Frente al envejecimiento, la medicina siempre busca respuesta a dos grandes preguntas. Una es cómo lograr envejecer mejor, esquivando las enfermedades y manteniendo el bienestar. La otra es hasta dónde podemos estirar la vida humana. Hasta el siglo XIX, la esperanza de vida al nacer era de unos 40 años o menos. A partir de ese momento, la cifra empezó a aumentar hasta alcanzar los 73 años que vive hoy, de media, cualquier persona en el mundo. Muchos países, como Japón o España, superan la barrera de los 80, según los datos de la Organización Mundial de la Salud (OMS).
La esperanza de vida ha mejorado, sobre todo, por la reducción de la mortalidad infantil. En los países desarrollados, hoy muere menos del 1% de los niños antes de alcanzar los cinco años. En muy pocos países la cifra supera todavía el 10%. Pero la mortalidad infantil no es lo único que ha cambiado. Cada vez envejecemos mejor. Una persona que llega a los 60 años en la actualidad puede esperar vivir hasta los 84. Pero, ¿dónde está el límite?

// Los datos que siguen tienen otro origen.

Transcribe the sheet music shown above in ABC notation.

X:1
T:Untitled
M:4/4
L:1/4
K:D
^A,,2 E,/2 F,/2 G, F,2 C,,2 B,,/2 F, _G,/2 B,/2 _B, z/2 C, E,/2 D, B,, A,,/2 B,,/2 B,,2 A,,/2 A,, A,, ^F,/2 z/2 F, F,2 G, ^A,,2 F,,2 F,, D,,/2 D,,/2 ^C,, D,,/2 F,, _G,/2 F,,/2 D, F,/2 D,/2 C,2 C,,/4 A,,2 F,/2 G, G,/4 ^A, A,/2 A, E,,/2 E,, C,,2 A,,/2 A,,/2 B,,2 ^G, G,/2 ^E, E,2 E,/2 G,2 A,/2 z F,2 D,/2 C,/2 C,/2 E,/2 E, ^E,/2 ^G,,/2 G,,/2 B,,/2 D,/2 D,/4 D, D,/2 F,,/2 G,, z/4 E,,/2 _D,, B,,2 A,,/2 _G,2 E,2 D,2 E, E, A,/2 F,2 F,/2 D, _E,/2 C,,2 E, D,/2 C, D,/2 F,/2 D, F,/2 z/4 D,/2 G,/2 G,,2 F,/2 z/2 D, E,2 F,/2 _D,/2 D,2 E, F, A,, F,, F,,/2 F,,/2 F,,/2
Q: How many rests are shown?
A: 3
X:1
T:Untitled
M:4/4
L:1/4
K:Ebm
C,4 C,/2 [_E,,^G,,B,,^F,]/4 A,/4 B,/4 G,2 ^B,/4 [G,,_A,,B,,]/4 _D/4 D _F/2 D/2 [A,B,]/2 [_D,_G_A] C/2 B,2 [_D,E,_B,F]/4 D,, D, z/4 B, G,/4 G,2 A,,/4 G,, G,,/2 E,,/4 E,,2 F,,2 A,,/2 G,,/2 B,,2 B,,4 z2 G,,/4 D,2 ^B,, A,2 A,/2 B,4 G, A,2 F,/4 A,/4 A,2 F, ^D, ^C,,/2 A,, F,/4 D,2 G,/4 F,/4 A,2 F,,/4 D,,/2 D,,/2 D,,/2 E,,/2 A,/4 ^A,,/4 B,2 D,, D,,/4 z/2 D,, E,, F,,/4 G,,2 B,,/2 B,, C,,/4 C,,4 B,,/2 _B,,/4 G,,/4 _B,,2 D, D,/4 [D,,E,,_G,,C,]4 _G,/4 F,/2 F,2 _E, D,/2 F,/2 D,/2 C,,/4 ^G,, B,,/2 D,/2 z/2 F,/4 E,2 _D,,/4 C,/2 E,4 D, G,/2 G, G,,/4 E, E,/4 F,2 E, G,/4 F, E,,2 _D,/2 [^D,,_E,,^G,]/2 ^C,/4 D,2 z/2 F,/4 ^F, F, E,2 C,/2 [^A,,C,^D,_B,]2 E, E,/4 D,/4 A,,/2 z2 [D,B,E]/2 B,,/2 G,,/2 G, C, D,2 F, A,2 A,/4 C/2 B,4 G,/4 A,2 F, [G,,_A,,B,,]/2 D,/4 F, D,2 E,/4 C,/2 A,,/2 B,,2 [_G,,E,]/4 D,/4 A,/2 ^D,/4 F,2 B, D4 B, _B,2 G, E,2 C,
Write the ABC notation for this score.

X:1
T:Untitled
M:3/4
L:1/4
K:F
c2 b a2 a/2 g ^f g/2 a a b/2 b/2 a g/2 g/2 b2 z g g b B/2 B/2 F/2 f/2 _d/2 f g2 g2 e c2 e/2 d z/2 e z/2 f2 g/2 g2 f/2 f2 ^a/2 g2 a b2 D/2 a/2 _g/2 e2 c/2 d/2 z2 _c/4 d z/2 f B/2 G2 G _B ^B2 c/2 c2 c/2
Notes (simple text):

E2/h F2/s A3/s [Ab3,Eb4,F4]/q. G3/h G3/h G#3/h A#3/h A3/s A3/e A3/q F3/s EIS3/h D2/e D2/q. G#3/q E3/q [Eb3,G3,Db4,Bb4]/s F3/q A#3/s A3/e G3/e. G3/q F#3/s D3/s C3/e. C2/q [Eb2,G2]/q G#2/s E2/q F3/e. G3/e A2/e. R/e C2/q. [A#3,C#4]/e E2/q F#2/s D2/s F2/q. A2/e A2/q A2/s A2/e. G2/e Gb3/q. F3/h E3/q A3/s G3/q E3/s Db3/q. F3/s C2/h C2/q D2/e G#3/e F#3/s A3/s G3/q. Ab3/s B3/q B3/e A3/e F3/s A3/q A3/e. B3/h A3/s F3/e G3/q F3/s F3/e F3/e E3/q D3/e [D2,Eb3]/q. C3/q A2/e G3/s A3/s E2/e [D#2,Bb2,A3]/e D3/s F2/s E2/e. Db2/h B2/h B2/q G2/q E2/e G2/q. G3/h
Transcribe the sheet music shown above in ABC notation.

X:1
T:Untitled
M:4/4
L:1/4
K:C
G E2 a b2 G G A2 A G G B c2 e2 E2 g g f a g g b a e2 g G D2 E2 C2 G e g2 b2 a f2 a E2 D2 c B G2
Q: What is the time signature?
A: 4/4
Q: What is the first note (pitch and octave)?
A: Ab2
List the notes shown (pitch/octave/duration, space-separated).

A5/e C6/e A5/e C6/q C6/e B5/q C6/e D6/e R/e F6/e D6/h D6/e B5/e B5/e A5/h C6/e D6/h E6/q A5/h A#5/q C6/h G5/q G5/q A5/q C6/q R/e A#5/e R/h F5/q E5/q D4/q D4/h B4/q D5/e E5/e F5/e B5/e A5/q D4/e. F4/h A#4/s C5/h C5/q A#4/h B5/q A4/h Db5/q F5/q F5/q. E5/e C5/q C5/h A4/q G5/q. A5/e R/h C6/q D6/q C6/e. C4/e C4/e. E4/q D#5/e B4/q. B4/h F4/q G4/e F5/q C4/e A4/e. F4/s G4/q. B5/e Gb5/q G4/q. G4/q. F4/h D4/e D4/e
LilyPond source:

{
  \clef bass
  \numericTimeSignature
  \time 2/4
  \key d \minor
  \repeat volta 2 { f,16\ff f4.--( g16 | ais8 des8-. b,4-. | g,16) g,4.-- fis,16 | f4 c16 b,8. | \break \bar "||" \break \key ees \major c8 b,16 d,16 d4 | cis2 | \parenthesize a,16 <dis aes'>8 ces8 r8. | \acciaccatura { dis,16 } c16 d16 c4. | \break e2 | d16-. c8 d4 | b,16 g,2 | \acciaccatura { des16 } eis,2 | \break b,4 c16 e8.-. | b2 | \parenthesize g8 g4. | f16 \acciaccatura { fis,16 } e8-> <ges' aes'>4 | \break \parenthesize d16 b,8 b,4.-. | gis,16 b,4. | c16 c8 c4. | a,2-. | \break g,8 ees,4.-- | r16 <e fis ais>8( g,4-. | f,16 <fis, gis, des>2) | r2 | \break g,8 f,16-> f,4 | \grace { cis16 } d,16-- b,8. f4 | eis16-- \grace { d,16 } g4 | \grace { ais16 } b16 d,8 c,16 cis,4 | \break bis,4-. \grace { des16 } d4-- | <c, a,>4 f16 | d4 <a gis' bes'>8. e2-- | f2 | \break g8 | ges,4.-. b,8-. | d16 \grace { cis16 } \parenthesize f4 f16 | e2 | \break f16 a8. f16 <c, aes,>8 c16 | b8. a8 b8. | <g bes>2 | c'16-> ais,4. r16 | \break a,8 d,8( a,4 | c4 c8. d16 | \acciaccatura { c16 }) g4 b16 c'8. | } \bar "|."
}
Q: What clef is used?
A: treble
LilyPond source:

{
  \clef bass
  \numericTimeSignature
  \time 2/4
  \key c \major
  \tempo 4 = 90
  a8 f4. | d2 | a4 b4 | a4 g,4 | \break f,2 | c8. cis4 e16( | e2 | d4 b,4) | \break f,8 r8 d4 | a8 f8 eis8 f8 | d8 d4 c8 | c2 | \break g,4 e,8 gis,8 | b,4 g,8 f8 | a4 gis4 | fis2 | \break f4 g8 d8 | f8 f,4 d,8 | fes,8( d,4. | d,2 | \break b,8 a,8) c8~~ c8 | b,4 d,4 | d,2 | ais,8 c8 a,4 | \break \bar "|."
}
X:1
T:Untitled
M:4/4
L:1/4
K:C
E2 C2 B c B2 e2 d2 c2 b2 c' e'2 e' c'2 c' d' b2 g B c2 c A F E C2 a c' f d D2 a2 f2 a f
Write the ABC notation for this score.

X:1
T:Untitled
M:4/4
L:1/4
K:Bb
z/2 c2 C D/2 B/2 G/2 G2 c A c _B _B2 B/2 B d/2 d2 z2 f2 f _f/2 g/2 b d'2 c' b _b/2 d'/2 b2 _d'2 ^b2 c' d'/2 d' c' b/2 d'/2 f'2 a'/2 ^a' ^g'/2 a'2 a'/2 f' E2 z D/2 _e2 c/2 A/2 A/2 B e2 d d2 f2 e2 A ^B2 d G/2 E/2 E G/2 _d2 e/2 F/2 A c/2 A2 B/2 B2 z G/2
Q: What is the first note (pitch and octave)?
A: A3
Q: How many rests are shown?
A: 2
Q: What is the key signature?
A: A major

Un estudio publicado el pasado mes de mayo, dirigido desde el centro de biotecnología Gero de Singapur, ha puesto la barrera de la vida humana en 150 años. De nuevo, la investigación se centró en marcadores del envejecimiento que influían en la llamada homeostasis, la capacidad de mantener un equilibrio fisiológico estable frente a los cambios.
Tras analizar más de 70 000 casos, concluyeron que era imposible mantener la homeostasis más allá del siglo y medio de vida. Ahora solo tenemos que esperar a que el avance de la medicina nos diga cómo llegar allí. Si es que queremos.